Export news seems to be affecting the crop markets. Corn futures began the week firmly, but backed away from early gains as Monday morning passed. Yellow grain prices climbed in response to news of a 132,600-tonne sale to Mexico. However, the result of the USDA’s weekly Export Inspections result was rather disappointing, thereby seeming to limit gains. March corn rallied gained 1.0 cent to $3.71/bushel late Monday morning, while July rose 0.75 to $3.8675.

The Export Inspections report supported the soy complex. Soybean oil futures apparently followed crude oil higher Sunday night and pulled beans higher in the process. The weekly Export Inspections report also indicated a much larger soybean figure than anticipated, which provided additional support. Conversely, the morning crude reversal appeared to weigh on oil and beans. The meal market acted as if traders were sleepwalking through early-week action. March soybean futures slipped 1.0 cent to $9.60/bushel around midsession Monday, while March soyoil climbed 0.30 cents to 30.30 cents/pound, whereas March meal sagged $1.9 to $328.0/ton.

Snowfall may be depressing wheat futures. Talk of rainfall over the U.S. southern Plains and a fresh snow blanket for northern areas is reportedly weighing on the wheat markets this morning. The moisture was badly needed and certainly could improve spring growth prospects. The latter consideration may be the reason Minneapolis prices were following the winter wheat markets lower. The Export Inspections data were mediocre. March CBOT wheat fell 8.0 cents to $4.9475/bushel as the lunch hour loomed Monday, while March KC wheat slumped 6.75 to $5.335/bushel, and March MWE wheat slid 3.5 to $5.5325.

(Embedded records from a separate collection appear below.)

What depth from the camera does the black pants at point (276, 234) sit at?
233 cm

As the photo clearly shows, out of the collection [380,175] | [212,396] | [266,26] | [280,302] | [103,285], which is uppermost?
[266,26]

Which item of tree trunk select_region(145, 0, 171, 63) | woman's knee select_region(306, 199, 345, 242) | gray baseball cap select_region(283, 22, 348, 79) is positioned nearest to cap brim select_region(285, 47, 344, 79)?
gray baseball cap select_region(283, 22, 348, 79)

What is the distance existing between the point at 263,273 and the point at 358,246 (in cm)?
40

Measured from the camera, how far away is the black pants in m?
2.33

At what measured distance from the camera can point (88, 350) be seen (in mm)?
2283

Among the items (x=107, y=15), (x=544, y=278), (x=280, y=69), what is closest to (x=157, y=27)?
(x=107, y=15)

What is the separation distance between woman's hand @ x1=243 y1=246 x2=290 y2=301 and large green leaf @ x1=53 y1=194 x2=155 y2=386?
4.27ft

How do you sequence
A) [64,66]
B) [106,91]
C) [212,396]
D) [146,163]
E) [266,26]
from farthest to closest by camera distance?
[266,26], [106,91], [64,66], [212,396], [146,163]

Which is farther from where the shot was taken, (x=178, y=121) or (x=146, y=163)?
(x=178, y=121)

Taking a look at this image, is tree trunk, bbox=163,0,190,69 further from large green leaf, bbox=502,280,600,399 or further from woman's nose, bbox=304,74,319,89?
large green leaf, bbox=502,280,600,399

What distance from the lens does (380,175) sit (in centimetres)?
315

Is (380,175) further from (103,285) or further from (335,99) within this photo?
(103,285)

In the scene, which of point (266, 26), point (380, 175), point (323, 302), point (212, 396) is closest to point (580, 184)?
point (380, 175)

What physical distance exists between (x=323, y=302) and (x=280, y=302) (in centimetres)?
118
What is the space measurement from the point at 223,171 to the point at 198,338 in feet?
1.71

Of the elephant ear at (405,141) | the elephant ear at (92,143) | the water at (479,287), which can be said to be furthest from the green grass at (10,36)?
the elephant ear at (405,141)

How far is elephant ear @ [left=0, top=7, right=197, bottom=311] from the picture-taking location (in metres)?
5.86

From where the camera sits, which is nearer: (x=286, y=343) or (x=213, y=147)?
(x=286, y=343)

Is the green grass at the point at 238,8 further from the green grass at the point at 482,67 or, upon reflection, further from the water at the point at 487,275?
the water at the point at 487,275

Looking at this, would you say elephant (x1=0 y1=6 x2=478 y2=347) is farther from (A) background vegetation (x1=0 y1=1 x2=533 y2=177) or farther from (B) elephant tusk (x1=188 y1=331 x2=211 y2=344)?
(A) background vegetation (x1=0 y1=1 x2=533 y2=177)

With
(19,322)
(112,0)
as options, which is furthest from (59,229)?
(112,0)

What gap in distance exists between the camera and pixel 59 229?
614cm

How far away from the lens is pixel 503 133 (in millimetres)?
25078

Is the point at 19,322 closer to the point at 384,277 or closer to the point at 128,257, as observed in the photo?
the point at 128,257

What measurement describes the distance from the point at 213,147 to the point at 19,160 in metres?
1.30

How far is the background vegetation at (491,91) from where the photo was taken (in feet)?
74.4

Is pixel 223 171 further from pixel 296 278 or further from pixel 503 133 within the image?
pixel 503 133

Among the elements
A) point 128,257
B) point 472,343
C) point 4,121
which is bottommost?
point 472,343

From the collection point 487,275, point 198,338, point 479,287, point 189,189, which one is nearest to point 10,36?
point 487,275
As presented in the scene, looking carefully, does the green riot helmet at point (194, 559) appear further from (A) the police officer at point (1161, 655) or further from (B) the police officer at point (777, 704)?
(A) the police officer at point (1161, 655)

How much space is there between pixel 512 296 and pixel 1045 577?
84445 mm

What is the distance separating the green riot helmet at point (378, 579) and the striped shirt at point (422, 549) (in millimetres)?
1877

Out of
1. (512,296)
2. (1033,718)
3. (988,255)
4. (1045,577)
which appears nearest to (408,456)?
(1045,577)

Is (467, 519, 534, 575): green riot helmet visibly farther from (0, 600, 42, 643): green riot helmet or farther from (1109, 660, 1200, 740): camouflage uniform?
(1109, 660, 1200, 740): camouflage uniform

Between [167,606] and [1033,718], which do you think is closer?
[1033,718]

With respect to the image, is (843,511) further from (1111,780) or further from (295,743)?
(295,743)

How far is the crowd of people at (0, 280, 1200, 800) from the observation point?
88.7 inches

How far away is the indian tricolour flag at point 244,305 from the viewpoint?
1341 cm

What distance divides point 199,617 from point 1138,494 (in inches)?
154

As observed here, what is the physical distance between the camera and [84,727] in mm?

Cattle futures turned lower Monday morning. Chicago cattle posted a surprisingly firm opening this morning despite the generally bearish implications of last Friday’s biannual Cattle inventory report. The fact that its implications are longer term may have limited the report’s impact. The belated downward move posted later in the morning suggests insiders are seeing weakness in wholesale prices. April live cattle futures dropped 0.50 cents to 151.77 cents/pound in late Monday morning action, while August cattle dove 0.95 cents to 143.10 cents/pound. March feeder cattle futures plunged 1.50 cents to 203.70, and May feeders tumbled 1.62 cents to 204.50.

Talk of cash weakness seemingly undercut hog futures. Last Friday’s CME hog losses apparently reflected the cash declines reported later that day by the USDA, since today’s Chicago opening proved relatively firm. However, midmorning reports of fresh cash market weakness seemed to drag futures lower once again. April hog futures sank 0.52 cents to 70.72 cents/pound as lunchtime approached Monday, while June hogs skidded 0.32 cents to 83.77.